Prompt: Word for word, copy out every line of the records, omitting each picture.

Task material:

☆ ☆ ☆ ☆

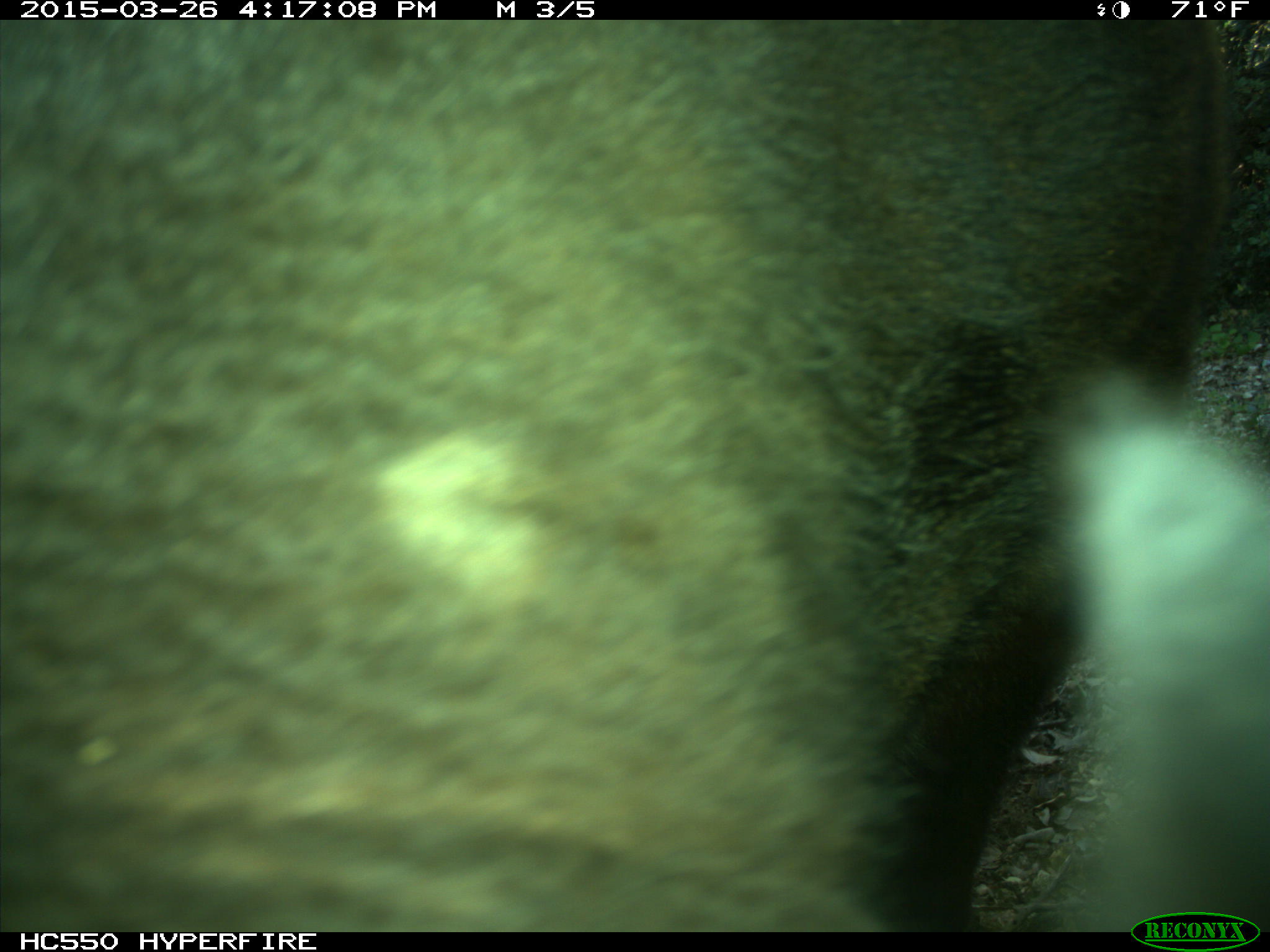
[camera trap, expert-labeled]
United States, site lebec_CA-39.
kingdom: Animalia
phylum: Chordata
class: Mammalia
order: Artiodactyla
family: Bovidae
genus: Bos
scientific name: Bos taurus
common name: domestic cow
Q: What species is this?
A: Bos taurus (domestic cow).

☆ ☆ ☆ ☆

Result of this task:
[camera trap, expert-labeled]
United States, site lebec_CA-39.
kingdom: Animalia
phylum: Chordata
class: Mammalia
order: Artiodactyla
family: Bovidae
genus: Bos
scientific name: Bos taurus
common name: domestic cow
Q: What species is this?
A: Bos taurus (domestic cow).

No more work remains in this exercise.